### Brief descriptive captions
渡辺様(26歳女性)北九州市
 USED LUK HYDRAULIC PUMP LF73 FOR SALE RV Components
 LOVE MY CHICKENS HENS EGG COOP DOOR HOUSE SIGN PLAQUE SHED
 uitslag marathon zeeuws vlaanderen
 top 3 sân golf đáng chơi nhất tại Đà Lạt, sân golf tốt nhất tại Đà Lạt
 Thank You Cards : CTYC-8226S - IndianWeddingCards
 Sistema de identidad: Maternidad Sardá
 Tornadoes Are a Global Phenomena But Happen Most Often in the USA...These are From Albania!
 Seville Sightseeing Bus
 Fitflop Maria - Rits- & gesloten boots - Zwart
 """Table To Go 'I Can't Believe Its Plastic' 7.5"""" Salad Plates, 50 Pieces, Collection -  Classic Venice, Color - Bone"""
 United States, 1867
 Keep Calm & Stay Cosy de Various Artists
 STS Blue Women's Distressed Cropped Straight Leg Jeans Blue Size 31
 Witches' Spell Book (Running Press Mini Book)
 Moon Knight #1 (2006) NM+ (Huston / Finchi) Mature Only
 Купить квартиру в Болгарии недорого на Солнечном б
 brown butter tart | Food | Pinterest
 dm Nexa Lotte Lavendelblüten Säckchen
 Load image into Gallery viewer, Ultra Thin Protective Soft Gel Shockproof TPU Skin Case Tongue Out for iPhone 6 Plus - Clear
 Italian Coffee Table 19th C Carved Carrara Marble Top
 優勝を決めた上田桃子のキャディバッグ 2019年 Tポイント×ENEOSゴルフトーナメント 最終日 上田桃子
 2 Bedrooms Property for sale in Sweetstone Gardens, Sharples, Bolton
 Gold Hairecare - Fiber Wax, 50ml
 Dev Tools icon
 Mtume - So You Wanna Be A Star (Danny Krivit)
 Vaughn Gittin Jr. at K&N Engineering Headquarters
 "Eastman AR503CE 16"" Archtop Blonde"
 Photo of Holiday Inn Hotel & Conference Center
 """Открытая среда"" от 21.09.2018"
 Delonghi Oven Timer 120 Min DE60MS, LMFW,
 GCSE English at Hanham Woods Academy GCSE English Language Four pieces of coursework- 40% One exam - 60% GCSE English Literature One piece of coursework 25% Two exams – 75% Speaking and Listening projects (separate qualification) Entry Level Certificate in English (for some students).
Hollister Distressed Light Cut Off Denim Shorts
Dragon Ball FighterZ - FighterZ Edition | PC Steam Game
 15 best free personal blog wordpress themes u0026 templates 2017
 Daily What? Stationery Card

### Work required
For the string "Distressed", count the lines of the entries above that include it; answer with the number only.

### Output for this exercise
2